EC Approves Johnson & Johnson's Subcutaneous Rybrevant for NSCLC

Johnson & Johnson (J&J) recently received approval from the European Commission for its injectable form of Rybrevant (amivantamab), targeting two specific advanced non-small cell lung cancer (NSCLC) conditions. This subcutaneous (SC) version is approved to be used with J&J's Lazcluze (lazertinib) for first-line treatment in adults with specific epidermal growth factor receptor (EGFR) mutations, namely EGFR exon 19 deletions or exon 21 L858R substitution mutations. Additionally, it is authorized as a standalone treatment for adults with activating EGFR exon 20 insertion mutations who have not responded to platinum-based therapy.
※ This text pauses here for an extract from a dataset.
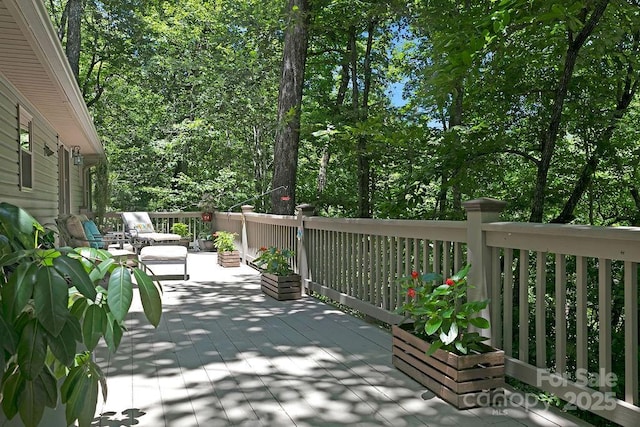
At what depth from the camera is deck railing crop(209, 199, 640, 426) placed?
87.5 inches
NSCLC is a predominant form of lung cancer, constituting around 85% of all lung cancer cases, with EGFR mutations being among the most frequent genetic alterations driving the condition. Rybrevant was already available in the European Union for certain NSCLC patients as an intravenous (IV) infusion. The new SC formulation, developed in collaboration with Halozyme’s Enhanze drug delivery technology, aims to enhance patient experience by significantly reducing the time required for administration and decreasing the likelihood of infusion-related adverse reactions.

The European Commission's approval followed a favorable recommendation from the European Medicines Agency's human medicines committee. This decision was backed by data from the phase 3 PALOMA-3 study, which indicated that the SC formulation of Rybrevant was non-inferior to its IV counterpart. After a median follow-up period of seven months, the overall response rate was similar between the two groups: 30% for SC and 33% for IV administration. Notably, the time required to administer SC Rybrevant was significantly reduced to roughly five minutes, compared to approximately five hours for the initial IV infusion. Moreover, there was a remarkable five-fold decrease in infusion-related reactions among patients receiving SC Rybrevant.

Commenting on this development, Henar Hevia, the senior director and EMEA therapeutic area lead for oncology at J&J Innovative Medicine, remarked that the approval of the SC Rybrevant marks a significant enhancement in the treatment journey for patients with EGFR-mutated advanced NSCLC. He emphasized that this advancement not only reduces the treatment burden but also aims to improve patients' quality of life, allowing them to dedicate more time to aspects of life that are truly important to them.

The introduction of the SC formulation of Rybrevant reflects J&J's ongoing commitment to innovating cancer treatments, focusing on improving patient experience and outcomes. By addressing the logistical challenges associated with lengthy administration times and reducing adverse reactions, the new formulation is poised to provide a more convenient and patient-friendly treatment option for those battling this aggressive form of lung cancer. The healthcare community anticipates that these improvements will contribute positively to the management of NSCLC, offering a more efficient and comfortable treatment experience for both patients and healthcare professionals involved in their care.